The bird, by now nicknamed Victor-Victoria by Eastmure, survived its first night. But its injuries were too severe and the turkey vulture died.
“Hilary did everything right. Anybody who saw that would instinctively want to help,” said Downes, the animal care technician who cared for the mortally wounded bird. “I would have done the exact same thing in Hilary’s position.”
It’s normal for eagles to hunt turkey vultures, especially at this time of the year and especially on Vancouver Island, said Downes.
“There’s a high eagle population and there’s scarcity. The fish stocks are not what they used to be so eagles are hungry, especially at mating and breeding season where they have chicks.”
Ideally, eagles hunt for fish. But they’re indiscriminate, they will take absolutely what they can get, said Downes.
“They’re opportunistic. So it’s not unheard of for them to take turkey vultures and this was a sub-adult turkey vulture so it’s even more likely for them to go after a bird like that.”
Downes believes the eagles took the turkey vulture down into the water, then realized he was too heavy for them to swim back to shore with, so they abandoned their kill.
“The turkey vulture became too much so they just let it go. That’s when Hilary was able to get him. But unfortunately, eagles’ talons are like knives on the end of a vice grip,” Downes said.

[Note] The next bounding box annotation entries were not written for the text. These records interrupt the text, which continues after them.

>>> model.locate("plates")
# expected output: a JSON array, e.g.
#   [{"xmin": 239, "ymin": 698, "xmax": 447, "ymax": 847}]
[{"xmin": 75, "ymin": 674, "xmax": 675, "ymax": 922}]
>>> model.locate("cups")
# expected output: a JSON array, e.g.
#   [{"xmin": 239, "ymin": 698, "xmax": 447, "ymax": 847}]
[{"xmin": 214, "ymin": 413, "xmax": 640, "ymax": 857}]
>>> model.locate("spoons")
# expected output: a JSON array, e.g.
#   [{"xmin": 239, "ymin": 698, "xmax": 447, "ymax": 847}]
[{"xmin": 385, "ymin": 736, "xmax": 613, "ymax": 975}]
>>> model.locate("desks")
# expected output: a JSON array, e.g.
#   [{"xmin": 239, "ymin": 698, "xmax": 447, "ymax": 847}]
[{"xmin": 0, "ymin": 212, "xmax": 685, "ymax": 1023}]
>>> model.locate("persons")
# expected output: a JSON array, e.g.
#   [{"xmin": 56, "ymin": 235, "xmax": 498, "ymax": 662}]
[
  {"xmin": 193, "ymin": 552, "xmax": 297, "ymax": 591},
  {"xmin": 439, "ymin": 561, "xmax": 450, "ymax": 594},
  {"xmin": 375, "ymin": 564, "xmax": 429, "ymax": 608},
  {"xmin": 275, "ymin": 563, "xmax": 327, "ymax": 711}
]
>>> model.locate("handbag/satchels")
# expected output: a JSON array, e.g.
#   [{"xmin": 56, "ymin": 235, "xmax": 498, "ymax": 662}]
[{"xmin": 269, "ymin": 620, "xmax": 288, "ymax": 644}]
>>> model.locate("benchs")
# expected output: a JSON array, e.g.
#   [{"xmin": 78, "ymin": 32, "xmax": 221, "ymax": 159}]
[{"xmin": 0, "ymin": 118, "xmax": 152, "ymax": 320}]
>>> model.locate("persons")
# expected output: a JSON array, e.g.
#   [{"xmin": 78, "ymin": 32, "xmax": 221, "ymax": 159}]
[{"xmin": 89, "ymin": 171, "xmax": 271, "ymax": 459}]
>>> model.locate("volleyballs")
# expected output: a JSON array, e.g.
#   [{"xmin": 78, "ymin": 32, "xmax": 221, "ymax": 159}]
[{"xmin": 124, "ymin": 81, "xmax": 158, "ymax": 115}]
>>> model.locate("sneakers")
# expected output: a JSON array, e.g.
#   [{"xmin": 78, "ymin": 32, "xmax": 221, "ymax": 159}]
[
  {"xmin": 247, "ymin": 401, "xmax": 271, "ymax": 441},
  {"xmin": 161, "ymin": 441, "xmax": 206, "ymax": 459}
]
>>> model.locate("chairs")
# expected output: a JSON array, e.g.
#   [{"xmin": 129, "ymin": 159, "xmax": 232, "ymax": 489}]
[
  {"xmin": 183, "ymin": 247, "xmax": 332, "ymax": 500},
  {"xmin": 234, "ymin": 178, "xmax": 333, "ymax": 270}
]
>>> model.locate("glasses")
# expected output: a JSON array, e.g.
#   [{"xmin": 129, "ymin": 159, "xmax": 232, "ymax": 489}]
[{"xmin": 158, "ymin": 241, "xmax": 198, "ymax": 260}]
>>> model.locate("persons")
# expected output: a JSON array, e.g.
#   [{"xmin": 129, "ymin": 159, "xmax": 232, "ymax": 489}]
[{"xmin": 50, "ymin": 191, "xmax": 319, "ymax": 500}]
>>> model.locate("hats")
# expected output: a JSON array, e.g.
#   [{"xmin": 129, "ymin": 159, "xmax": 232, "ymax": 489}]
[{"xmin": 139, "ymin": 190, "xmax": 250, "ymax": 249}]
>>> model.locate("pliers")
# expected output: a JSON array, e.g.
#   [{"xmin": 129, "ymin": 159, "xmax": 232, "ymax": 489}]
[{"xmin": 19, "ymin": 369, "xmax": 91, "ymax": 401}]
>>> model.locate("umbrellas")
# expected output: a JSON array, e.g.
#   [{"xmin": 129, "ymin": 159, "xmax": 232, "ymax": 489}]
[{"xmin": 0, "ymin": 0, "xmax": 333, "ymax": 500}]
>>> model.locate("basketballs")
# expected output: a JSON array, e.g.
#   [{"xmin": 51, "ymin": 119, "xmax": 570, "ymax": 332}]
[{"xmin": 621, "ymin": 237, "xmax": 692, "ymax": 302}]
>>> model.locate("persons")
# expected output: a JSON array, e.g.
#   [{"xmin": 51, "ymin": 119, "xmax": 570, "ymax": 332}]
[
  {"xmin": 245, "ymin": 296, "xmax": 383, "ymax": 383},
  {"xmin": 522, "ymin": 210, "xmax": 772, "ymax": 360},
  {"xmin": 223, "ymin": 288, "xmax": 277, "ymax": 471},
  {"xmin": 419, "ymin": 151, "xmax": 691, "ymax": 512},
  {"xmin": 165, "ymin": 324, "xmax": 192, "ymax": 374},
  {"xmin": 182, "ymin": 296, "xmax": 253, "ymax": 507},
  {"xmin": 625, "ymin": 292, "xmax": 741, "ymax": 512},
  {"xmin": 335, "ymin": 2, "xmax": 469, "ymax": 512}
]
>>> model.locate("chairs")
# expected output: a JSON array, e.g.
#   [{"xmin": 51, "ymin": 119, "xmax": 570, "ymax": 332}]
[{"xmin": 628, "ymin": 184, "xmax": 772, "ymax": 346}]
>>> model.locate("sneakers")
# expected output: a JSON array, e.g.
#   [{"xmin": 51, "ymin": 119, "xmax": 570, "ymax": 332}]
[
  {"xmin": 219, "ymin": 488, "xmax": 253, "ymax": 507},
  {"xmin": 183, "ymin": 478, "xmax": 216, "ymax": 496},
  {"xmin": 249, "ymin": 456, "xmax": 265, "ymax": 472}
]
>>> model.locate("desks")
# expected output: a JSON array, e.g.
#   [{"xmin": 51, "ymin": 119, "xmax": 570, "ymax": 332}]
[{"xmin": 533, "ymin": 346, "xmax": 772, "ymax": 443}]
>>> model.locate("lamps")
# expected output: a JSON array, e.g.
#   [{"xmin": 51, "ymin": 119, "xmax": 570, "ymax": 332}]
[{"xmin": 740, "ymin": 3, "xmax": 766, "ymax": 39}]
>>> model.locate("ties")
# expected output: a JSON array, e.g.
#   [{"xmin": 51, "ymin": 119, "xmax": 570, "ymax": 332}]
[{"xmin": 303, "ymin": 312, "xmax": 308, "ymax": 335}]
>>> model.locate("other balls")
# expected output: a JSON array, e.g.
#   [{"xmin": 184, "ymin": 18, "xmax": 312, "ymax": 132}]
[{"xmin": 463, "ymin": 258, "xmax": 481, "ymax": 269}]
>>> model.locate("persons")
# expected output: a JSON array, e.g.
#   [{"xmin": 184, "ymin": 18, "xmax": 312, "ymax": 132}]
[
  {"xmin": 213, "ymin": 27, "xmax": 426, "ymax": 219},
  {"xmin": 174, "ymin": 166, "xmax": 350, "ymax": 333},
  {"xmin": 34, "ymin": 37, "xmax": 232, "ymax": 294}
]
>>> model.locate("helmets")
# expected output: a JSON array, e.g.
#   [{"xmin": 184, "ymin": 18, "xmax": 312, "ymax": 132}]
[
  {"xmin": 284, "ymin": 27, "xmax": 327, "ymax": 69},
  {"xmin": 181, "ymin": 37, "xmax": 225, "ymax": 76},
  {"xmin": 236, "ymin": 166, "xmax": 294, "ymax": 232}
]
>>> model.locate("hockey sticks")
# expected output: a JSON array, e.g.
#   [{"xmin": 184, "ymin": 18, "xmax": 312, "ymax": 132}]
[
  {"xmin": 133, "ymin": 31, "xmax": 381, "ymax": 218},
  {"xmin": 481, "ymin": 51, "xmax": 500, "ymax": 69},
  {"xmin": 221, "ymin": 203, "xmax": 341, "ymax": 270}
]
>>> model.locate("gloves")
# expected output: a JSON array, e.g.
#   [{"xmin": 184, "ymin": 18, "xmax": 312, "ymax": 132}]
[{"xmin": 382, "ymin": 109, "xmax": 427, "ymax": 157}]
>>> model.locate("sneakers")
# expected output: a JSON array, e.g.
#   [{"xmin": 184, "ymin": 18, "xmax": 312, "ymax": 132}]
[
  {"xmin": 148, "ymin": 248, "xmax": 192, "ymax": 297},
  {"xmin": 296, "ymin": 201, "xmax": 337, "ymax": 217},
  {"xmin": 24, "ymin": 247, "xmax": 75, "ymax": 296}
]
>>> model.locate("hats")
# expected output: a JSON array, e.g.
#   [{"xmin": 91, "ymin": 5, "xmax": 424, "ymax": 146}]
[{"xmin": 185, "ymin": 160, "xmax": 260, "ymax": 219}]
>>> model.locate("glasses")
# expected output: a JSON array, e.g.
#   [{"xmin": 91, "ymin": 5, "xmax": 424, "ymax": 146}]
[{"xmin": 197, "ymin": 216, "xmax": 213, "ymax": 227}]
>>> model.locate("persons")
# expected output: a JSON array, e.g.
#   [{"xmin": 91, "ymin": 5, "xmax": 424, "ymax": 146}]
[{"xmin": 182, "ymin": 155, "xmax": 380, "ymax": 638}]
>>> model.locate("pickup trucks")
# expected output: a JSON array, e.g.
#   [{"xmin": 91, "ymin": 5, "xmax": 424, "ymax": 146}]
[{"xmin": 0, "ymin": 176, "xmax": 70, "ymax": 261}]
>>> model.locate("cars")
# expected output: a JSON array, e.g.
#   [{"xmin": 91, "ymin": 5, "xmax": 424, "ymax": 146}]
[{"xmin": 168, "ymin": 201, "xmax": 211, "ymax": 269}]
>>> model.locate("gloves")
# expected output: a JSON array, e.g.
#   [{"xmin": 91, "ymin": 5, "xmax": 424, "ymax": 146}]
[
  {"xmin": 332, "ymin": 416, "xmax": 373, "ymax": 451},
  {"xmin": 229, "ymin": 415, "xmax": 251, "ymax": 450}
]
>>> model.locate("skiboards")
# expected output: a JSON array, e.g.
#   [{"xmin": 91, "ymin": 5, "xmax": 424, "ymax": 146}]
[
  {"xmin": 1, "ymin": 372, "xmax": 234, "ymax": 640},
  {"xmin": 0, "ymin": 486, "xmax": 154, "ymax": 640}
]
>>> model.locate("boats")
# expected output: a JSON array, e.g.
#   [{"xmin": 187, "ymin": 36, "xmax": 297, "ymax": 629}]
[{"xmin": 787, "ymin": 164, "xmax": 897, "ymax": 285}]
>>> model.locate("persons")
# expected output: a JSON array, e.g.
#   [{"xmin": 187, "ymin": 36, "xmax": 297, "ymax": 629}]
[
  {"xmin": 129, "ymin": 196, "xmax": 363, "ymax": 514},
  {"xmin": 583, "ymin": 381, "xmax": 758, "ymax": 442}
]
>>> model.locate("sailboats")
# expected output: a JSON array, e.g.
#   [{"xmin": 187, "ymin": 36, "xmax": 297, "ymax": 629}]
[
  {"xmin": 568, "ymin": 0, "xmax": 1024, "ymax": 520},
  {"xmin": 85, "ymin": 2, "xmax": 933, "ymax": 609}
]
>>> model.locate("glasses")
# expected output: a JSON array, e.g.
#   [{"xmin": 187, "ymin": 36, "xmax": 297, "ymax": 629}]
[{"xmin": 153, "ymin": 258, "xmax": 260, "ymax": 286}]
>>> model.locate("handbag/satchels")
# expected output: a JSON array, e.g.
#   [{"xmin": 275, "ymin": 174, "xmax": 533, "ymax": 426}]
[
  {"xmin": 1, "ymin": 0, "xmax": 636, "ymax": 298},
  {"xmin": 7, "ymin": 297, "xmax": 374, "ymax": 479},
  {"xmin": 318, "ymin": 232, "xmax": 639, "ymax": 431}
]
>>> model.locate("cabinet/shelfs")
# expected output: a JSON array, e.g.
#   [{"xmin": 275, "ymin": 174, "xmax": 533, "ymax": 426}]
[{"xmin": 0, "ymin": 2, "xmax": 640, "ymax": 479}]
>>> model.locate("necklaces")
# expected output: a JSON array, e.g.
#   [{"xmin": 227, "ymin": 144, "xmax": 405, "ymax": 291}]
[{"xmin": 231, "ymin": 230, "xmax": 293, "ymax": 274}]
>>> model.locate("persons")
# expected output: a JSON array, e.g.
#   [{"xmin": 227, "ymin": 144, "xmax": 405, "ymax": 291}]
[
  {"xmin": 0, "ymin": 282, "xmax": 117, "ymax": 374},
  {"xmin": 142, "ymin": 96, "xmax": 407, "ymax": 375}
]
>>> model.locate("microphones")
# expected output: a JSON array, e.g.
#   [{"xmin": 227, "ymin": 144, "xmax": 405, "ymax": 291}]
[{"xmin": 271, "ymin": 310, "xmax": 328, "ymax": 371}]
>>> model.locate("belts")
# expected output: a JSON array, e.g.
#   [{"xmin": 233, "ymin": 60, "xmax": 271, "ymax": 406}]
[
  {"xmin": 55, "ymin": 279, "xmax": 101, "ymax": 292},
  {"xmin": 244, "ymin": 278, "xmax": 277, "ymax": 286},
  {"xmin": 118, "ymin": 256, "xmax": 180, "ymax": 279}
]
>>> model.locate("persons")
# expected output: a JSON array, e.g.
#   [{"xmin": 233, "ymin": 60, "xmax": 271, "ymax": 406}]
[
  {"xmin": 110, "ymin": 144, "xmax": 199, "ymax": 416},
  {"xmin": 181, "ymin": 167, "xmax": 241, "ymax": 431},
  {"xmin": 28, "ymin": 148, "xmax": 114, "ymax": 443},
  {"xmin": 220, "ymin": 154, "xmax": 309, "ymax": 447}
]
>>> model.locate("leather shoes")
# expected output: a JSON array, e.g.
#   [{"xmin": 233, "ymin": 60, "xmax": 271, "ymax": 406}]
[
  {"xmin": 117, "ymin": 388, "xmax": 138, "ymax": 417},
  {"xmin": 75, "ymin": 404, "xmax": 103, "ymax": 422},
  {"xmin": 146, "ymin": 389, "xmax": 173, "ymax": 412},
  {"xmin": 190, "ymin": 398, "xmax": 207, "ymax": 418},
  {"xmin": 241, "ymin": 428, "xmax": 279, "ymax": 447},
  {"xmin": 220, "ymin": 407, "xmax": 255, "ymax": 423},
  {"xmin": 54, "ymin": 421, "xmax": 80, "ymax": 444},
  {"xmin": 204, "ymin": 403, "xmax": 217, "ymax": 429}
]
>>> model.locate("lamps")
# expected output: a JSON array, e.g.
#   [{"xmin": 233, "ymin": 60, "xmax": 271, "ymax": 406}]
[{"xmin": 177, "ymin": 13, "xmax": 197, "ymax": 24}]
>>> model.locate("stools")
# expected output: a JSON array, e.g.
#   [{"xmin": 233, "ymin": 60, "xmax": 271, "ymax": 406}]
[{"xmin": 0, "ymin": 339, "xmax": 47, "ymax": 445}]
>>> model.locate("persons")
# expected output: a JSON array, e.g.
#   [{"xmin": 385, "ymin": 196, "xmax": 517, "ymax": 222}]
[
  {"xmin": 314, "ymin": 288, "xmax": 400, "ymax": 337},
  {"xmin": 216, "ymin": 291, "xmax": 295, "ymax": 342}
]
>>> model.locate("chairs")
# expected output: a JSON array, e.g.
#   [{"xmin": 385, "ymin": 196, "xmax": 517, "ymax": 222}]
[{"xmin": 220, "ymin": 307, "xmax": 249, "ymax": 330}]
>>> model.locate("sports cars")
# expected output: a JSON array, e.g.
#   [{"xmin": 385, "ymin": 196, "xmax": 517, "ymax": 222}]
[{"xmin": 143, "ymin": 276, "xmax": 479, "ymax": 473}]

“They’re extremely strong and there was too much internal damage and the turkey vulture could not survive. It’s an unfortunate situation, because the eagles are just doing their thing. They have little beaks to feed so they are taking anything that they can.”
“Unfortunately, it’s a lose-lose situation. That eagle exerted energy to try and make a kill to try and feed its young, but came up empty-handed and the turkey vulture died anyway,” Downes said.
Eastmure, manager of Well Read Books in Nanaimo, a non-profit bookstore that supports literacy on central Vancouver Island, has spent time reflecting on her surreal experience.
“The animal rescue world is hard and it’s heartbreaking,” she said. “I think the need for an organization to care for injured wildlife is very important and I so appreciate that NIWRA exists. The work they do is amazing and I’m sure it’s not easy.”
She knows some people would criticize her for interfering in nature, but Eastmure said it didn’t seem right to let a majestic turkey vulture suffer a slow death.
“I don’t want to interfere in nature, but I don’t want to see an animal suffer. It’s not like I tore the bird from the talons of the eagle. The eagle had taken off and it just didn’t seem right to leave it.”
The encounter has made her think about the ways our actions have an impact on wild animals around us.
“We’re already vegetarians,” she said. “It’s making me think of ways we can be more conscientious consumers. It makes me consider the way we take certain animals for granted.”
Eastmure has also realized that she is the kind of person who will do something to help someone or something if she can.
“And I’ll continue to do that as best I can.”
In memory of Victor-Victoria she has symbolically adopted Igor and Vladimir, two turkey vultures at the recovery centre. Symbolic adoptions pay for food, check-ups, medical care and toys to enrich and stimulate natural behaviours. The centre receives no government funding for this care.